> **DETALHES DA TAREFA**
No texto sobre a volta de Maria da Penha Campos aos estudos, liste tudo o que, segundo ele, ela enfrentou e superou ao longo da trajetória escolar.

> **TEXTO PARA ANÁLISE**
..............................
A aposentada Maria da Penha Campos, de 66 anos, tem preenchido seus formulários de dados pessoais com a informação “ensino médio completo” desde março deste ano. Esse marco na vida de Maria representa a superação de obstáculos, preconceitos e humilhações enfrentados ao longo de sua trajetória escolar, marcada por dificuldades na realização de provas escritas devido à dislexia, diagnosticada apenas aos 49 anos.
O retorno ao ensino formal ocorreu por meio da matrícula na Educação de Jovens e Adultos (EJA) oferecida pelo Serviço Social da Indústria (Sesi). Maria avalia como moderno o método da instituição. Segundo a estudante, os professores mostraram que grande parte dos conteúdos ela já dominava porque aprendeu na prática com suas experiências de vida. E, apesar do diagnóstico de dislexia, teve o tratamento igualitário. Durante as aulas, conseguia fazer os exercícios propostos porque o ambiente era silencioso e recebia respeito, bem como um tempo adicional para realizar as provas.
..............................
> **REGISTROS FORNECIDOS**
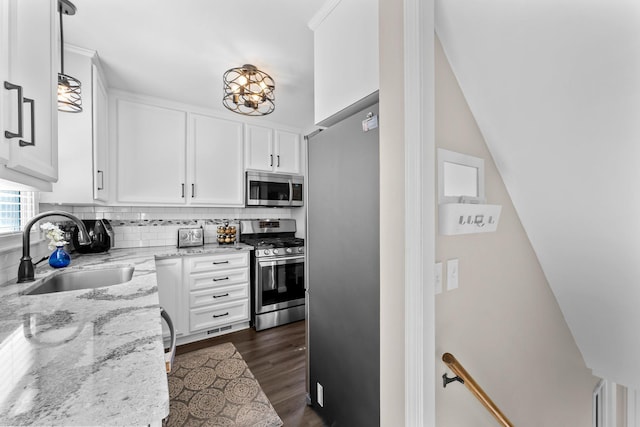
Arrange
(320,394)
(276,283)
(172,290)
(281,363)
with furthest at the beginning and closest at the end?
(276,283)
(172,290)
(281,363)
(320,394)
..............................
> **RESPOSTA DA TAREFA**
Obstáculos, preconceitos e humilhações.